> **Instruction**:
Please copy out, character for character, the part of the material that opens with the line containing "Amongst the items" and closes with the line containing "Answer: point (315, 819)", both of those lines included. Give only that part.

(Saved entries)
---+---

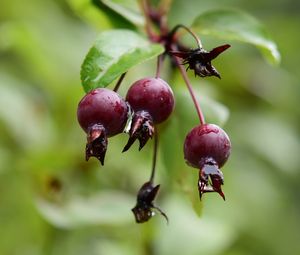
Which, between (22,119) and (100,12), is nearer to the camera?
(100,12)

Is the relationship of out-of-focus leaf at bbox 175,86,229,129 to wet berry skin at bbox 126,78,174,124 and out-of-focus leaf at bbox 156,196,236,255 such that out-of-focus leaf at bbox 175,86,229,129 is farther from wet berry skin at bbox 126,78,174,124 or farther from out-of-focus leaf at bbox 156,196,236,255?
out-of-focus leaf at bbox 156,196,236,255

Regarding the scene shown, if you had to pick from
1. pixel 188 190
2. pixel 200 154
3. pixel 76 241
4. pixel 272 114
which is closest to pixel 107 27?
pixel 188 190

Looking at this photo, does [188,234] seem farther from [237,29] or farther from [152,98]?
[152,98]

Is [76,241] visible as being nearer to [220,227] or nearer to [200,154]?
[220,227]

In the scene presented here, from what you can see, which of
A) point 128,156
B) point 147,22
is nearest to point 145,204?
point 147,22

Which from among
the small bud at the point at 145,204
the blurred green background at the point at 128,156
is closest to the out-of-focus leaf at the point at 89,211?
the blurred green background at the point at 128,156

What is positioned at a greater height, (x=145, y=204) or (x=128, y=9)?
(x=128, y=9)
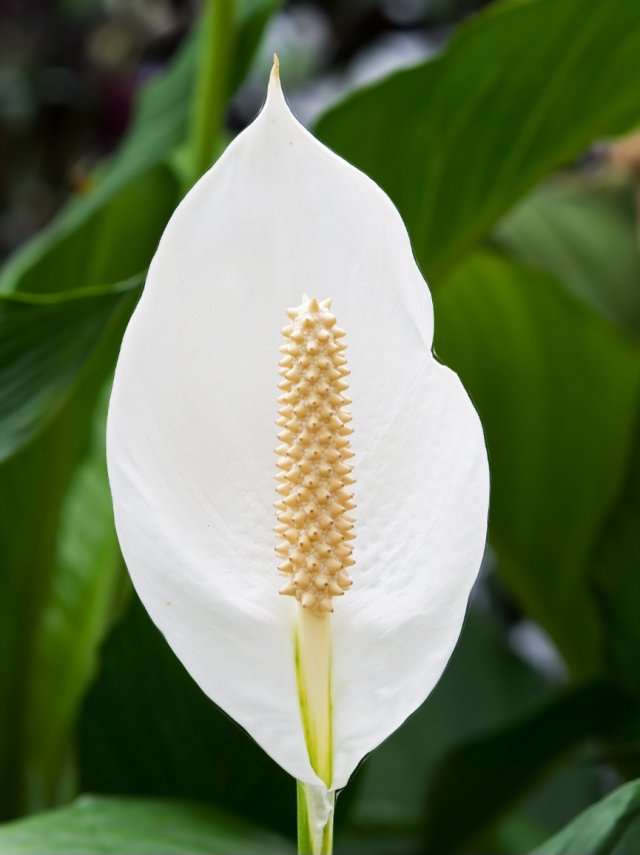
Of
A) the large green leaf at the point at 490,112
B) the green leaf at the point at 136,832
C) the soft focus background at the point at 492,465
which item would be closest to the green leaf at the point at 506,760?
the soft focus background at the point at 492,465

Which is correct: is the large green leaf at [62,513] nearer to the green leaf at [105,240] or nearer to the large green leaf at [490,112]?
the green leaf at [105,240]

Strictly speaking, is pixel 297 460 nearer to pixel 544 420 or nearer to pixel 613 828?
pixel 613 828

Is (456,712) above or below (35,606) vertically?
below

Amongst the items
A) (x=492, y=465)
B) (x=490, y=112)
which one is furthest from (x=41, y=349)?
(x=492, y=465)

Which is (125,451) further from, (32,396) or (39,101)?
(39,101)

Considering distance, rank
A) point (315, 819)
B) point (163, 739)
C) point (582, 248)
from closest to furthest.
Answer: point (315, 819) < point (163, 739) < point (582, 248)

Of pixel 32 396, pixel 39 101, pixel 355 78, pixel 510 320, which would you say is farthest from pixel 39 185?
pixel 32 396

---+---

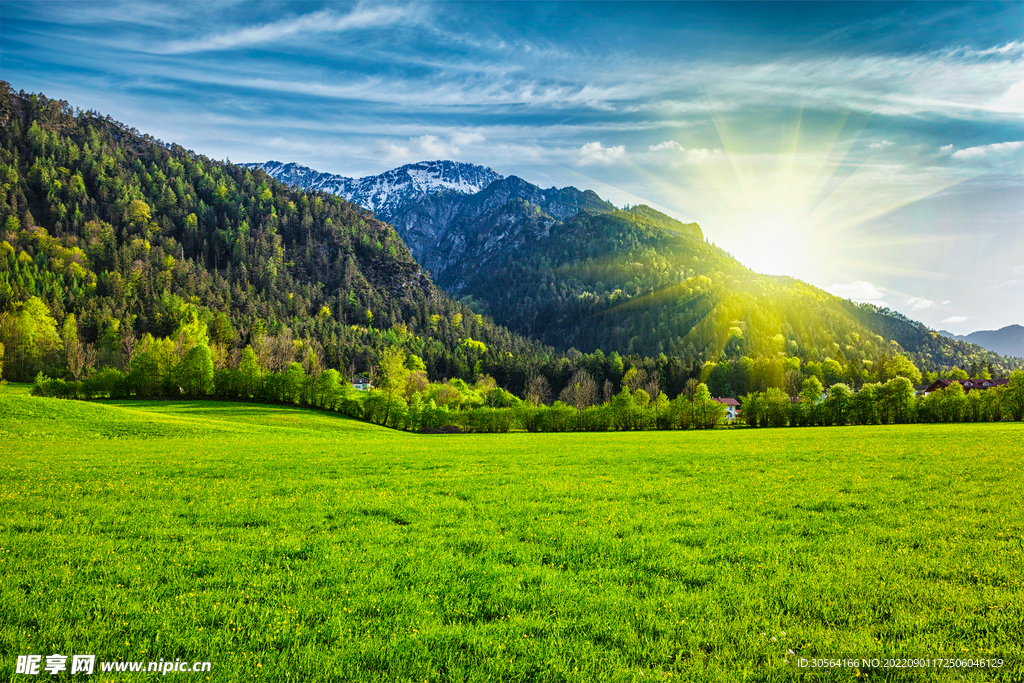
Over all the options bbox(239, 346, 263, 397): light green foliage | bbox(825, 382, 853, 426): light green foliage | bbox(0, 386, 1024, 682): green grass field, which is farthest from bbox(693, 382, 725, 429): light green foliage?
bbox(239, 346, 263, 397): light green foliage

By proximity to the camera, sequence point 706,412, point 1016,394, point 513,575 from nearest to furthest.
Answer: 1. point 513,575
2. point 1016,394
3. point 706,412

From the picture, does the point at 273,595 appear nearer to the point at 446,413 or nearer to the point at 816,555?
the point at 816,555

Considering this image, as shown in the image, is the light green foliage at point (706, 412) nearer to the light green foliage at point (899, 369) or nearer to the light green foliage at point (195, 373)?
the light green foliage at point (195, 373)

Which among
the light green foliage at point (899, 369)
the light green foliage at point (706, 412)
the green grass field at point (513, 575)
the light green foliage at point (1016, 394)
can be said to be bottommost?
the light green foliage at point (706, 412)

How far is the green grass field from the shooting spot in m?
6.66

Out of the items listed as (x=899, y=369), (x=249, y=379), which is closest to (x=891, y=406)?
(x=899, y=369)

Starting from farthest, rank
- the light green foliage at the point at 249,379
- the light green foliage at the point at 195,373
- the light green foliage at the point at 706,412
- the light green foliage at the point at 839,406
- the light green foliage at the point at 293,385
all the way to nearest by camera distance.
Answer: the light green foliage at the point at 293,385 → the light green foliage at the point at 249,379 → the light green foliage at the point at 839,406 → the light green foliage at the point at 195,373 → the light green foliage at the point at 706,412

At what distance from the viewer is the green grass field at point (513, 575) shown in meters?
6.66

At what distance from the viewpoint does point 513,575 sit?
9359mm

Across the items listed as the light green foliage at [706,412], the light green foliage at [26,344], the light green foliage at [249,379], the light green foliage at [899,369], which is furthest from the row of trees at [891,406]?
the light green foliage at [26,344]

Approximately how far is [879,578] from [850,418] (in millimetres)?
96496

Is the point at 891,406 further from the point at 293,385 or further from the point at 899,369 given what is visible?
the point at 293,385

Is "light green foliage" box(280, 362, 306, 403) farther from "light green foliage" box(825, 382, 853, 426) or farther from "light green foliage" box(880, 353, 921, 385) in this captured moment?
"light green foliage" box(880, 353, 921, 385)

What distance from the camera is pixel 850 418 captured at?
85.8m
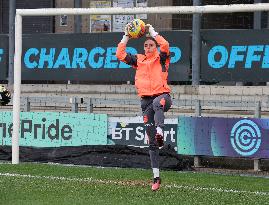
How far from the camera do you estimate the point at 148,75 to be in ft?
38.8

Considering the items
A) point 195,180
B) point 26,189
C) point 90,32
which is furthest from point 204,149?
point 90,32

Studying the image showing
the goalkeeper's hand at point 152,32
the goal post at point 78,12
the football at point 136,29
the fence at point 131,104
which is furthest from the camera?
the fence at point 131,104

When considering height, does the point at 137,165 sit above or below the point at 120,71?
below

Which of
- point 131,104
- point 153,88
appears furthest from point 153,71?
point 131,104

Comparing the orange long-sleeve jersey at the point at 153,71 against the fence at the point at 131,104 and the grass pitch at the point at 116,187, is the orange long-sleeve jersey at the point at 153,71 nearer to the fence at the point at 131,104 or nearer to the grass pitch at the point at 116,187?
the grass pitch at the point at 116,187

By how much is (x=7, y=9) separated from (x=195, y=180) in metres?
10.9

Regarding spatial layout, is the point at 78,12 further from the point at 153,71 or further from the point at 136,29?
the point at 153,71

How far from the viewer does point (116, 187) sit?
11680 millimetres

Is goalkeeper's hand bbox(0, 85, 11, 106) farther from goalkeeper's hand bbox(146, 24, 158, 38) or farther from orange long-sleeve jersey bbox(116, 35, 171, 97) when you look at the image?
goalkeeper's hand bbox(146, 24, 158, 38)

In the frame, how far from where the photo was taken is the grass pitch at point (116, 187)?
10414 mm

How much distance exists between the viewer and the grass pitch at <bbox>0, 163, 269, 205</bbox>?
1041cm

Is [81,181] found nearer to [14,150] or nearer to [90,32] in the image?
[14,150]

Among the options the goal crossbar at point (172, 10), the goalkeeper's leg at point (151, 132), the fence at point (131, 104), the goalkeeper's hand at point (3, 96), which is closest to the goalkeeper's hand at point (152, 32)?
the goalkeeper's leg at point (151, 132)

---+---

> **Answer to this task**:
Amongst the items
A) (x=492, y=465)
B) (x=490, y=112)
which one is furthest from (x=41, y=349)?
(x=492, y=465)

Which is (125,451) further from, (32,396) or (39,101)?
(39,101)

Considering distance, rank
A) point (315, 819)
B) point (163, 739)
C) point (582, 248)
from closest to furthest.
Answer: point (315, 819) < point (163, 739) < point (582, 248)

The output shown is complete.